Bush confesses to Israel’s 2006 defeat

Washington, November 10: Former US President George W. Bush has confessed to Israel’s defeat in its 33-Day War against Lebanon in 2006, saying he had lost his “confidence” in Tel Aviv.

In his recently released memoir, Bush also pats Israel on the back for launching an airstrike on Syria, a year after Tel Aviv’s defeat in its 2006 Lebanon war.

The “execution of the strike made up for the confidence I had lost in the Israelis during the Lebanon war,” he wrote in his memoir, Decision Points, which recently hit the shelves, AP reported on Tuesday.

On September 2007 and on the reported orders of the former Israeli Prime Minister Ehud Olmert, at least four Israeli fighters crossed into the Syrian airspace and pounded an alleged nuclear facility.

The assault was followed by a significant rise in the tensions between the two sides, which are technically at war due to Tel Aviv’s continued occupation of the Golan Heights, the territory in southwestern Syria, which was occupied in 1967.

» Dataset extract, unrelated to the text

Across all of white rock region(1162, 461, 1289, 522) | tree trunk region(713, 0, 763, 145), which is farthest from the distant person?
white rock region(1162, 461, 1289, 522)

“Olmert told me he wanted total secrecy. He wanted to avoid anything that might back Syria into a corner and force (Syrian President Bashar) Assad to retaliate. This was his operation, and I felt an obligation to respect his wishes,” Bush wrote.

The attack had followed all-out Israeli offensives on southern Lebanon in July 2006. Also known as the 33-Day War, the attacks killed about 1,200 Lebanese, most of them civilians.

The Lebanese resistance movement, Hezbollah, however, defeated the forces and Tel Aviv was compelled to withdraw without having achieved any of its objectives.

Bush also claimed that he had resisted the Israeli premier’s request from Washington to undertake the strike on Syria.

During his presidency, however, Bush imposed sanctions, which banned nearly all exports to Syria except food and medicine.

Late in his second tenure, helicopter-borne US Special Operations Forces carried out an aerial attack inside Syria along the Iraqi border, killing at least eight civilians. Damascus blasted the move as a “criminal and terrorist aggression.”